From January 2009 to May 2010, the Chinese customs broke up 657 drug smuggling cases, seized 2,433.5 kg of various drugs and arrested 721 suspects, Zhao said.

In 2009 alone, drug sniffing police dogs helped solve 100 drug smuggling cases and confiscate 332.39 kg of drugs, he added.

As drug abuse remains rampant worldwide, diversified sources and channels of drug smuggling have resulted in new challenges in China's anti-drug enforcement efforts, said Zhang Yuejin, deputy head of the National Narcotics Control Commission (NNCC).

Traditionally, traffickers brought drugs with them to smuggle past customs agents, but in recent years they have frequently resorted to transporting illegal drugs inside cargo, Zhao said.

Customs agents found many dealers hiding drugs in goods such as buttons, cotton threads, carpets and motorcycle parts, he said. "All customs agents in China have been ordered to closely inspect imported goods after evaluating their risks of carrying illicit drugs."

Further, customs officials have also stepped up crackdowns on drug smuggling through express delivery services.

Foreign traffickers have sent parcels containing drugs to large and medium-sized cities in China and asked Chinese acquaintances to accept such parcels.

"Many Chinese were involved in these crimes unwittingly," Zhao said.

"We had strived to find the manipulators and warned the public not to be taken advantage of by drug smugglers, which effectively curbed the spread of this smuggling method," he said.
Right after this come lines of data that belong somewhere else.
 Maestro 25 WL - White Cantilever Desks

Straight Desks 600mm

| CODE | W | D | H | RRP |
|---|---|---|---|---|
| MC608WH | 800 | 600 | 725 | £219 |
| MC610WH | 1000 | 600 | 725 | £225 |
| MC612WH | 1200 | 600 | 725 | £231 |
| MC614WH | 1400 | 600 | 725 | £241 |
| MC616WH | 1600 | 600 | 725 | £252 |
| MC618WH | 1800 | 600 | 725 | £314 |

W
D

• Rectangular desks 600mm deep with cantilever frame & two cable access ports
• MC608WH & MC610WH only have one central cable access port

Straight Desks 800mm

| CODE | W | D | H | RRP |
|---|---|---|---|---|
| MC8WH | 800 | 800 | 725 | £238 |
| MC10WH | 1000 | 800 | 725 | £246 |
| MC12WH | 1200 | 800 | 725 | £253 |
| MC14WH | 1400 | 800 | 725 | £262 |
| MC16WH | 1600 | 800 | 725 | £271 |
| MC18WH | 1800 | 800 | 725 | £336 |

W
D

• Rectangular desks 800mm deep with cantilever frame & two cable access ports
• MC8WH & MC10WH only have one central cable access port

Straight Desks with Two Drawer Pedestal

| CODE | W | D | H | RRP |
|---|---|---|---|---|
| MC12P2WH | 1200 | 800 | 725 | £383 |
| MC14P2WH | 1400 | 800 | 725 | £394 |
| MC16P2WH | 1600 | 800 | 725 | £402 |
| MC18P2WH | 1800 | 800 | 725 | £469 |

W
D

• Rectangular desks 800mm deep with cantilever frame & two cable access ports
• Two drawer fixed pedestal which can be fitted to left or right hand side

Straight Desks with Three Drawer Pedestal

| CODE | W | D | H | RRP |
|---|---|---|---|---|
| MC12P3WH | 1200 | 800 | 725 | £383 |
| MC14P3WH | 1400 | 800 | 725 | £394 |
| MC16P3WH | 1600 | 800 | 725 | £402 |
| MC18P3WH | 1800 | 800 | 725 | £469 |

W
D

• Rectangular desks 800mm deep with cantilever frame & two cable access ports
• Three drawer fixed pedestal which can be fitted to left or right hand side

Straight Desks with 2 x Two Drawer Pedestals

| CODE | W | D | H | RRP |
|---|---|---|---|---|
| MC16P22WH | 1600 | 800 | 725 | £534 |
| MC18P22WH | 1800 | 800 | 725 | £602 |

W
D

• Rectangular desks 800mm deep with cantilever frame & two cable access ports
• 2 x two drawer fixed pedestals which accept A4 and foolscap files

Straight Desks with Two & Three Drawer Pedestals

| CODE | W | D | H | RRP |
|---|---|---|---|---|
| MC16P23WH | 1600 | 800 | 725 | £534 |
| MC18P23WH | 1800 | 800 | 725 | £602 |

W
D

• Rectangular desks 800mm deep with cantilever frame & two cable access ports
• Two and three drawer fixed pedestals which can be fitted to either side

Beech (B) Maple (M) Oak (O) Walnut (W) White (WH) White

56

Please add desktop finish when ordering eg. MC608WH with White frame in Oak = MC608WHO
Last year, Chinese police seized 27.7 tonnes of drugs ranging from heroin to ketamine and cracked 77,000 cases of drug-related crimes while detaining 91,000 criminal suspects, according to the 12th annual report on controlling drugs released by the NNCC in March.

The report also reported that some 173,000 drug addicts were forced into treatment in 2009 while 68,000 former addicts had remained drug-free for more than three years.